• EXERCISE TASK:
Transcribe, exactly as they appear, only the lines from the one holding "Is the point at 78,127" through the end of the entries below.

* * *

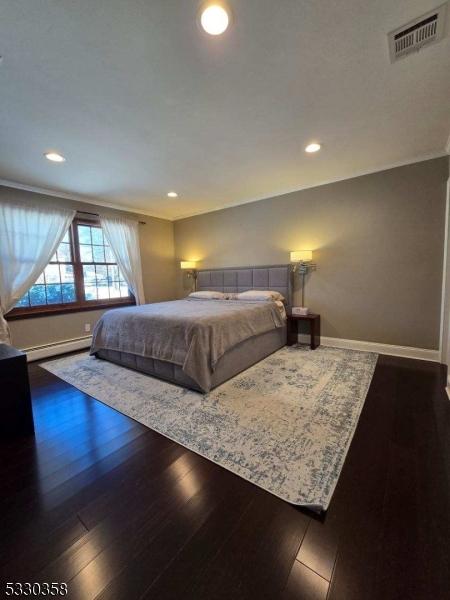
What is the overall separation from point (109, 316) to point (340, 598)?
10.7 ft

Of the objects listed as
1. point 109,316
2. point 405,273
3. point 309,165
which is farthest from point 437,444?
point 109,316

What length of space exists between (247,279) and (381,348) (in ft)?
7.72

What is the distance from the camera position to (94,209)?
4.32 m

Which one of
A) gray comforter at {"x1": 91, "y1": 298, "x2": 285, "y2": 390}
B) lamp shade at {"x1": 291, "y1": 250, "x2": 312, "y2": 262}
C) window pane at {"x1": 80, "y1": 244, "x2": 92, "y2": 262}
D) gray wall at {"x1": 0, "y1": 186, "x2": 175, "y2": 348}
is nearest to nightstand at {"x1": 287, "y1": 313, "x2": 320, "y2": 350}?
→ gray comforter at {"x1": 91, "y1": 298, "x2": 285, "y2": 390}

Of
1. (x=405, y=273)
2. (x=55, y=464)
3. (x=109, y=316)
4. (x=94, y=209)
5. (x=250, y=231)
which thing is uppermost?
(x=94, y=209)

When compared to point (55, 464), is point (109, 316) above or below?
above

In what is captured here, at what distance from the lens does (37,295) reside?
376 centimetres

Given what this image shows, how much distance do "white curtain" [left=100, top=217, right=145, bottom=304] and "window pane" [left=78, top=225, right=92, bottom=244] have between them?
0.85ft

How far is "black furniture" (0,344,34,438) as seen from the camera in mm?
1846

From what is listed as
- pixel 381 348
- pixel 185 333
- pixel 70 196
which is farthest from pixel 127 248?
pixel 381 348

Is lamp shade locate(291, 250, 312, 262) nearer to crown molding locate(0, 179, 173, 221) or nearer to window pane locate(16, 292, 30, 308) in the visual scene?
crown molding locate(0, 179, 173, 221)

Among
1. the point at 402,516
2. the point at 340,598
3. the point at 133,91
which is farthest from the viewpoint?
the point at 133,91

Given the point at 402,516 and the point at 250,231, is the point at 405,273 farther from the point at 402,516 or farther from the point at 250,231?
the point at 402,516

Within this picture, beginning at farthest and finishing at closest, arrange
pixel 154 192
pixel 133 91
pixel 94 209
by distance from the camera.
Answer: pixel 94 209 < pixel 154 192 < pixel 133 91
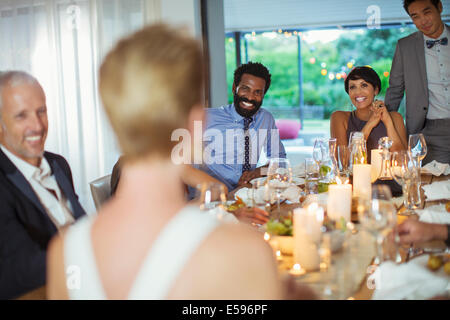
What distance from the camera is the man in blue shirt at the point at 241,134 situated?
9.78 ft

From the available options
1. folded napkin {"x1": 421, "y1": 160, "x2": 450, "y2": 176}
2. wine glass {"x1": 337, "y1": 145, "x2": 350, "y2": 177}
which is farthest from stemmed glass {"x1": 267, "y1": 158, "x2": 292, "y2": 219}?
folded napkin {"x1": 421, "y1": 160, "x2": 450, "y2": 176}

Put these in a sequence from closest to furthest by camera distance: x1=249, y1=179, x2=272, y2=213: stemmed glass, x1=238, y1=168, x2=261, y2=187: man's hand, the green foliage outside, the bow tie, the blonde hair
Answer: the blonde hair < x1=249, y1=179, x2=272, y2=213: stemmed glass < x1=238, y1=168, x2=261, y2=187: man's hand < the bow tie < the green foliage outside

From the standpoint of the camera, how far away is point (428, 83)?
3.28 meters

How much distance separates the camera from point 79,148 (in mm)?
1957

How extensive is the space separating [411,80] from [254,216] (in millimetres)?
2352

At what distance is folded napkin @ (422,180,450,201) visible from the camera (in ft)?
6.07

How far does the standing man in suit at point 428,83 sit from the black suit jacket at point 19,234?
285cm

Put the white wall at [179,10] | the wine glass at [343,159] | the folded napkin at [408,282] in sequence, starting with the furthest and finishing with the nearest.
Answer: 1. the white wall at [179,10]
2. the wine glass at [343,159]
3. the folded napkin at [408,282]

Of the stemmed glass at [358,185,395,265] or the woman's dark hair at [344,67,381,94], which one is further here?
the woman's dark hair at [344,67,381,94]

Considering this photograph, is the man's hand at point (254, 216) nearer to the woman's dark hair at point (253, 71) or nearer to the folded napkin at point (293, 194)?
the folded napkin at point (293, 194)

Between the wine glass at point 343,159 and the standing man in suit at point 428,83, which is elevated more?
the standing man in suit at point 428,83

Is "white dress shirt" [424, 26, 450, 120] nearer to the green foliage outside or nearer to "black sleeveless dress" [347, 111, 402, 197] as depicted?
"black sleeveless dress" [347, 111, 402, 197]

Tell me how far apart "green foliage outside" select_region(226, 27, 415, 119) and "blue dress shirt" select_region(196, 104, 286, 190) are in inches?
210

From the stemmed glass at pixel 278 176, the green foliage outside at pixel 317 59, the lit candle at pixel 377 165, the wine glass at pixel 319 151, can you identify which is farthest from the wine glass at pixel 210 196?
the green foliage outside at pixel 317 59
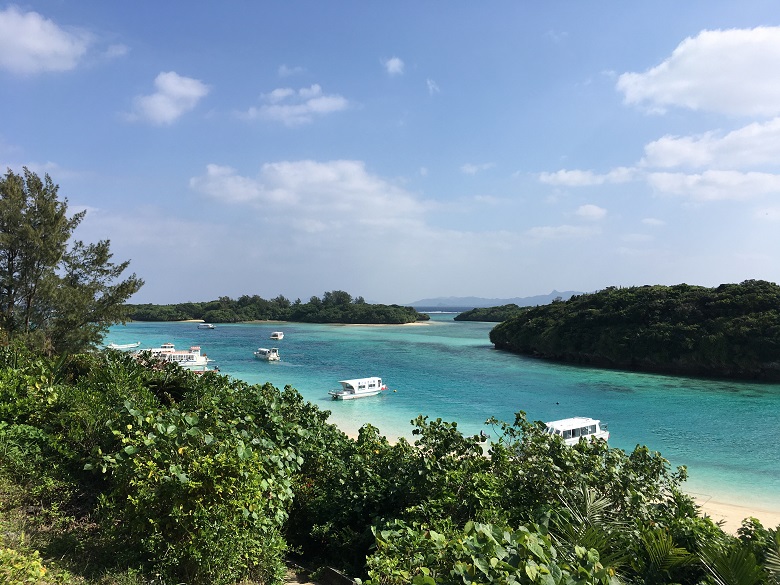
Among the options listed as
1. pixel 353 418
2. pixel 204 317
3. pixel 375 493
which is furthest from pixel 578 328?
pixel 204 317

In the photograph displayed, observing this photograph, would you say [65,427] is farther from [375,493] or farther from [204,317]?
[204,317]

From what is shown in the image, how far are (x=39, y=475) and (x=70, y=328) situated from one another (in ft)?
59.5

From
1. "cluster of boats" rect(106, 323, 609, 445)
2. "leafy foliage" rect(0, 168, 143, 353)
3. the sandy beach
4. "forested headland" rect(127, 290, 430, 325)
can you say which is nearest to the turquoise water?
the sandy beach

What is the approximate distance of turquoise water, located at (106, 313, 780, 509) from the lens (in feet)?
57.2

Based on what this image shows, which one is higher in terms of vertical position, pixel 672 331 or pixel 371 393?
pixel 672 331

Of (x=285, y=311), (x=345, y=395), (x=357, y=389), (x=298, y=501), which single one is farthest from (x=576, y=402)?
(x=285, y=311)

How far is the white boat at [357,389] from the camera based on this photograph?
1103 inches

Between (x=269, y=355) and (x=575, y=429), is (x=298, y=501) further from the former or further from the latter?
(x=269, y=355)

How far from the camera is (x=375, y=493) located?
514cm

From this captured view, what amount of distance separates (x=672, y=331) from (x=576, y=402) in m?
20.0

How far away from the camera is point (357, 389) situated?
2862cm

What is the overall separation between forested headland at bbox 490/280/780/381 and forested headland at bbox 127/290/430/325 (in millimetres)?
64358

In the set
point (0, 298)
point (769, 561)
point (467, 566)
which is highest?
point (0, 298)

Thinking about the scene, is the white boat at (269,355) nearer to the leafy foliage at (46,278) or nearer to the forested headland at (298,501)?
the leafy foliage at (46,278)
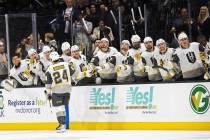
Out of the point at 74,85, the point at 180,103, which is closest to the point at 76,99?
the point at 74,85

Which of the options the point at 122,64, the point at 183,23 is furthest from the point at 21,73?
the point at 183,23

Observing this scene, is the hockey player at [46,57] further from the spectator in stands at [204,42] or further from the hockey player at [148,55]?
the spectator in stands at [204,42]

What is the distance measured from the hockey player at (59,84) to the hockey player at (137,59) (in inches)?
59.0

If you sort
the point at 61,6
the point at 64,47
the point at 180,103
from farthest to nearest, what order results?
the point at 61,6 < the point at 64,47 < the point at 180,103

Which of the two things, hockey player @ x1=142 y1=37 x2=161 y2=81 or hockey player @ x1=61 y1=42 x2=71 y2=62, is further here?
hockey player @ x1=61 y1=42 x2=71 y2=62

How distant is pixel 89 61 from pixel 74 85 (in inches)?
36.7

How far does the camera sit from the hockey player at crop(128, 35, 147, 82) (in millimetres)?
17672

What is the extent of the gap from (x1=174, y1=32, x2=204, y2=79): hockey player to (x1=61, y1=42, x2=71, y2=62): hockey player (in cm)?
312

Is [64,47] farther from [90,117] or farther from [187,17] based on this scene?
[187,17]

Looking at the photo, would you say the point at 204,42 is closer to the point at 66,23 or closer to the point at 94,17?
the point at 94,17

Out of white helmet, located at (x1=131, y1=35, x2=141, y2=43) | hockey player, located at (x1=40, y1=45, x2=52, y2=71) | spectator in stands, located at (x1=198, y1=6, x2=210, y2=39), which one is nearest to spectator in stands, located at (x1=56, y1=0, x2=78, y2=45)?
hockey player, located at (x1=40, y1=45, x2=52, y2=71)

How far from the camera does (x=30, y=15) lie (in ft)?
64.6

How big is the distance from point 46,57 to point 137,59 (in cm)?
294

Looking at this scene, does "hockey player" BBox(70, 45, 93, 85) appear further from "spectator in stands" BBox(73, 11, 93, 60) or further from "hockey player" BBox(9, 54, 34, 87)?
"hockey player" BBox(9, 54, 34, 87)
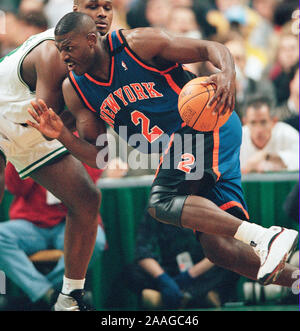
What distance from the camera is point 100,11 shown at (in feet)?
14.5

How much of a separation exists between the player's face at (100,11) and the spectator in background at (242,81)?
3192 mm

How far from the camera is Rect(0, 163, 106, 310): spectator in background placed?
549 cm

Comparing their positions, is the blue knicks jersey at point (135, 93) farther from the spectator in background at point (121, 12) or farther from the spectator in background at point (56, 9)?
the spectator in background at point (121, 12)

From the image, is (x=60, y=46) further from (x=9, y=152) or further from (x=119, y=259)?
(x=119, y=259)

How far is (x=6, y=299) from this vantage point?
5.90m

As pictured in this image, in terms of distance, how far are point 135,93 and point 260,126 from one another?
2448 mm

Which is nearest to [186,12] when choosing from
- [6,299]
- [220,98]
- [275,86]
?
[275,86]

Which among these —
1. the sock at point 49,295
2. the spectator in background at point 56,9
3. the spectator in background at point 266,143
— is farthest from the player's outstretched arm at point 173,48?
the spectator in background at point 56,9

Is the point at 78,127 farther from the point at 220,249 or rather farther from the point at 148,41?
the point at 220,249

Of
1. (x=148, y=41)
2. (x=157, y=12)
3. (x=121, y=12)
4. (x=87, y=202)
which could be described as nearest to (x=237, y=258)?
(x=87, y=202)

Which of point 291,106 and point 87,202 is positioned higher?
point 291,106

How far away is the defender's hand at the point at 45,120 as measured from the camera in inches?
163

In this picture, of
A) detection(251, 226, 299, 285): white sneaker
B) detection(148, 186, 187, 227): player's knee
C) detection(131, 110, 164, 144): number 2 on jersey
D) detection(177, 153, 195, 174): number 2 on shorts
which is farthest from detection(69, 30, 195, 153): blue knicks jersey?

* * *

• SOLUTION FOR THIS TASK:
Is the point at 78,127 farther from the point at 220,249 or rather farther from the point at 148,41?
the point at 220,249

Of
1. (x=148, y=41)
2. (x=157, y=12)
3. (x=121, y=12)
4. (x=87, y=202)
which could be described as nearest to (x=237, y=258)?
(x=87, y=202)

Which of point 291,106 and point 87,202 is positioned higher?
point 291,106

How far away is the defender's hand at the point at 45,120 as measured from the camera in inches?
163

In this picture, of
A) detection(251, 226, 299, 285): white sneaker
B) detection(148, 186, 187, 227): player's knee
C) detection(131, 110, 164, 144): number 2 on jersey
D) detection(177, 153, 195, 174): number 2 on shorts
which is farthest from detection(69, 30, 195, 153): blue knicks jersey?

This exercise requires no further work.